◆ **TEXTE PRÉSENTÉ**
>>

La maîtrise de Jean-Luc Godard sur ce film est absolue. Elle passe par les filles, le décor, le montage, la voix et même les livres qu’il choisit, tous dans la collection Idées, elle s’accorde avec un machinisme généralisé : les chantiers, les autoroutes, les flippers, les produits de consommation11, les sonorités, les voitures, le garage, les boutiques, les vêtements, les couleurs, toutes ces « choses à filmer » sont industrielles, mécaniques, y compris la radio et la prostitution des banlieues. Strictement, la domination capitalo-phallique est phallogocentrique, elle s’appuie sur des raisonnements, des théories, un logos sous-jacent à toutes les réalités. Ce qui se présente comme cinéma-vérité souffle sa vérité, à chaque instant, dans la présence du présent (présentifiée par le café fumant), par la micro-oreillette logée dans l’oreille des actrices, par les discours proférés à la radio et dans les librairies, par la condamnation politico-morale du président Johnson, et aussi par la complaisance à l’égard de la prostitution, qui n’est jamais condamnée. Les filles l’exercent avec indifférence, sans dégoût particulier, sans culpabilité, comme une prolongation de leur être12. Multipliant les regards-caméras, elles ne cachent rien, s’exhibent avec franchise. Leur beauté s’expose en parallèle de la construction de l’autoroute, leur chair se marie avec les couleurs de la ville. Dans cette nouvelle normalité, capitalisme, urbanisme, consommation et prostitution se croisent sans vraiment se distinguer, dans une sorte d’équivalent général incarnée par la voix du maître.

<<

◆ **DONNÉES À ANALYSER**
>>

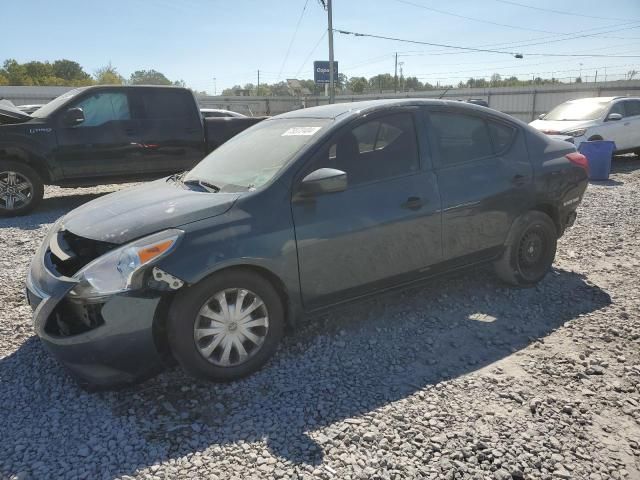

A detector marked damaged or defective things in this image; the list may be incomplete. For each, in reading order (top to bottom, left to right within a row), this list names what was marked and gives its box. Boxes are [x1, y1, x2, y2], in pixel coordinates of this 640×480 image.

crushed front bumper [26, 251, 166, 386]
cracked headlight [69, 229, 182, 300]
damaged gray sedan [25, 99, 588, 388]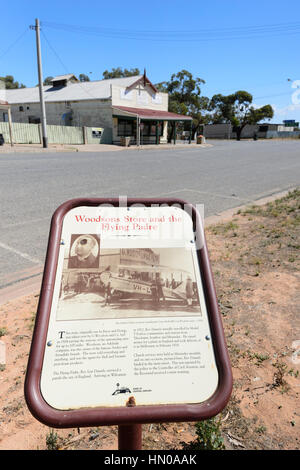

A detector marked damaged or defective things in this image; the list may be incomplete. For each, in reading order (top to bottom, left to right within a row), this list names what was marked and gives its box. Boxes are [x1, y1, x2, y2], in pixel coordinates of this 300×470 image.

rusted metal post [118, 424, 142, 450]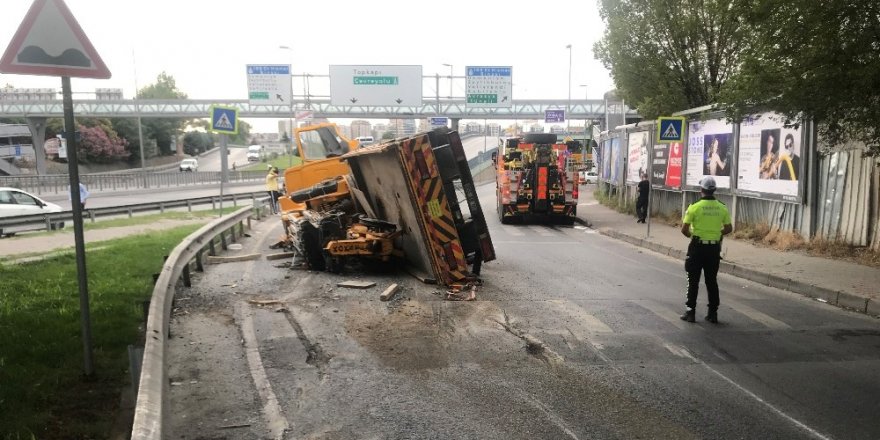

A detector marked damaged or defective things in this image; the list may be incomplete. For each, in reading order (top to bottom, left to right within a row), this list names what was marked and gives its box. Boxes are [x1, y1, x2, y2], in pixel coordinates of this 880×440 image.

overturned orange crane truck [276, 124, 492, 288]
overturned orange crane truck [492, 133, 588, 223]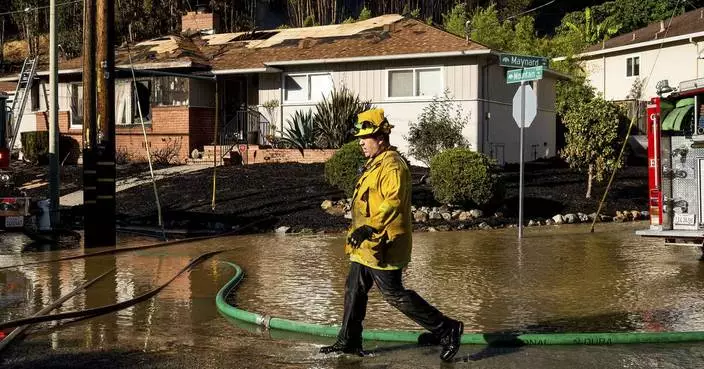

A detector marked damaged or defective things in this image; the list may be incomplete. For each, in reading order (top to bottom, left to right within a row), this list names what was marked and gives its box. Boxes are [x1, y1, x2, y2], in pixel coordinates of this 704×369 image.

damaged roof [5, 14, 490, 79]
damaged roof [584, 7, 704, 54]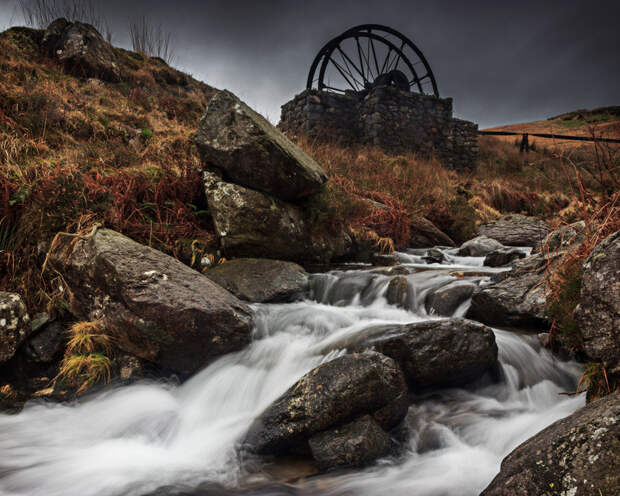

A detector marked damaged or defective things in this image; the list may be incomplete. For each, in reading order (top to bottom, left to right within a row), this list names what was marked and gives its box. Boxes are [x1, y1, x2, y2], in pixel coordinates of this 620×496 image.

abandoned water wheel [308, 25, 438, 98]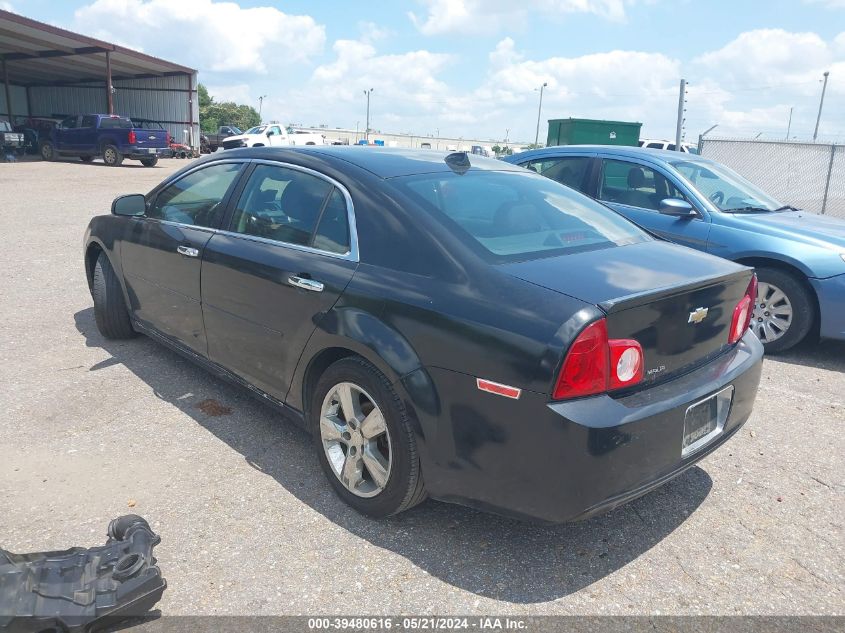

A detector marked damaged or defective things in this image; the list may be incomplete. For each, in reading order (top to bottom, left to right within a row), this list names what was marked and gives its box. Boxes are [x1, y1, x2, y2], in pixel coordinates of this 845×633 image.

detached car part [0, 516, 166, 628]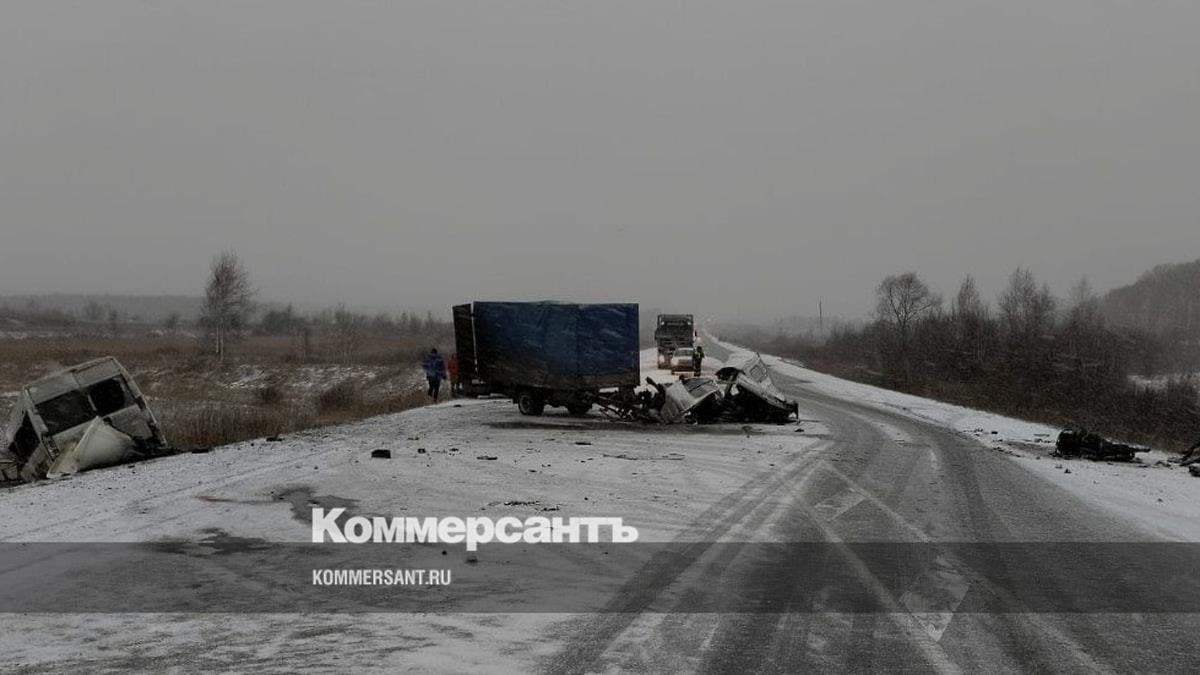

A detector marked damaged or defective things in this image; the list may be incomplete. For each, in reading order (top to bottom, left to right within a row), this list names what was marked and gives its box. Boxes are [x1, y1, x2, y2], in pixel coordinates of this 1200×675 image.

<<

◆ **ACTIVITÉS**
1. Dans le texte sur le film de Jean-Luc Godard, énumérez tout ce par quoi passe la maîtrise du cinéaste, selon la phrase qui commence par « Elle passe par ».
2. Traduisez en anglais la phrase suivante du texte sur le film de Jean-Luc Godard : « Multipliant les regards-caméras, elles ne cachent rien, s’exhibent avec franchise. »

◆ **RÉPONSES DANS L'ORDRE**
1. Les filles, le décor, le montage, la voix et les livres qu'il choisit.

2. Constantly looking into the camera, they hide nothing and display themselves openly.